Het terugruiltje (24...11-17) 24.39-33 28x39 25.34x43 is sterk. De uitval 24...29-33 25.38x29 24x33 was een alternatief geweest. Het schijnoffer 26.34-29 23x43 27.49x39 lijkt aardig. Maar na 27.33-38 staat wit met lege handen. Op 26.48-43 3-8 27.43-38 19-24 28.38x29 24x33 29.27-21 16x47 30.37-32 28x37 31.39x6 37-42 heeft zwart een goed eindspel. De terugruil is gedwongen. Na (24...11-17) 25.39-33 28x39 26.44x33 7-11 27.48-43 23-28 moet je even zien, dat wit niet met schijf 32 mag slaan. Op 28.34x23 28x48 29.50-44 18x29 30.27x7 11x2 31.44-39 48x34 32.39x39 staat zwart een schijf voor. De afwikkeling 24...11-17 25.39-33 28x39 26.34x43 10-15 27.43-39 29-33 28.39x28 22x33 29.38x29 24x33 30.42-38 33x42 31.27-21 16x38 32.37-32 38x27 33.31x2 18-22! 34.48x37 13-18 35.2x24 20x29 is beter voor zwart.

 

Leushuis,H. - Hoek,van den,Th. NLD-chC, 01-01-1980
1.32-28 20-24 2.34-30 14-20 3.30-25 10-14 4.37-32 18-23 5.42-37 4-10 6.47-42 12-18 7.28-22 17x28 8.33x22 18x27 9.31x22 7-12 10.32-27 12-18 11.27-21 16x27 12.22x31 11-17 13.38-32 6-11 14.43-38 8-12 15.49-43 1-6 16.31-26 17-22 17.37-31 11-17 18.41-37 24-29 19.46-41 20-24 20.31-27 22x31 21.36x27 15-20 22.39-33 10-15 23.44-39 17-22 24.32-28 23x21 25.26x28 18-23 26.37-32 12-17 27.41-37 17-21 28.28-22 2-7 29.37-31 21-26 30.31-27 3-8 31.50-44 23-28 32.32x34 24-29 33.34x23 19x17 34.42-37 7-12 35.38-32 6-11 36.43-38 20-24 37.40-34 11-16 38.45-40 17-21 39.33-28 12-18 40.39-33 13-19 41.34-30 8-12 42.40-34 12-17 43.44-39 18-23 44.48-43 2-0


Ook andere ervaringen leren, dat 15-20 (i.p.v. het aangewezen ruiltje 14-20x20) geen geslaagd idee is.
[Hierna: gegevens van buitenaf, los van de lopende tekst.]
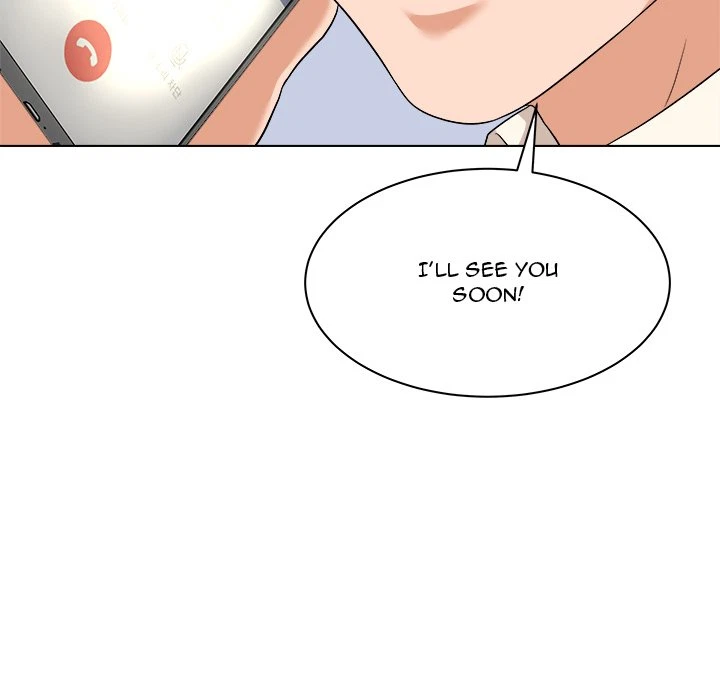 Chapter 10, page 68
Vanuit de diagramstand wordt zwart na 21...15-20 ingemaakt. Beter lijkt 21...14-20 22.25x14 9x20 om eventueel een stapje verder te gaan naar 33/34. Hoewel... Na 23.39-33 29-34 24.40x29 23x34 25.32-28 34-39 26.43x34 18-23 27.27-22 23x43 28.22x11 6x17 29.48x39 staat wit beter. In de opening speelt zwart 15...1-6. Dat is noodzakelijk in het geval wit naar veld 28 ruilt. Met 2-8, 17-22, 19-23 kan dan de boel gerestaureerd worden.  De ruil naar 28 is in andere varianten echt een probleem. Bronstring miste de mogelijkheid tegen mij in de onderlinge 1993:


1.32-28 20-24 2.34-30 14-20 3.30-25 10-14 4.37-32 18-23 5.42-37 4-10 6.47-42 12-18 7.28-22 17x28 8.33x22 18x27 9.31x22 8-12 10.32-27 2-8 11.36-31 12-18 12.31-26 7-12 13.27-21 16x27 14.22x31 12-17 15.38-32 17-22 16.43-38 8-12 17.49-43 11-17 18.32-27 23-28 en wit kreeg het erg zwaar.

 

De zet 11.36-31 creëert deze extra mogelijkheid. Het bezwaar van 11.36-31 is de wending 11...24-30! 12.25x34 (of?) 23-29 13.34x23 19x17 met uitstekend spel voor zwart. De dubbele ruil naar veld 28, die wit versmaad is erg kansrijk, omdat schijf 8 ontbreekt en manoeuvres als 24-29 en 19-23xxx niet goed meer mogelijk zijn. De ontwikkeling van de zwarte lange vleugel blijft zodoende een permanent probleem voor de rest van de partij.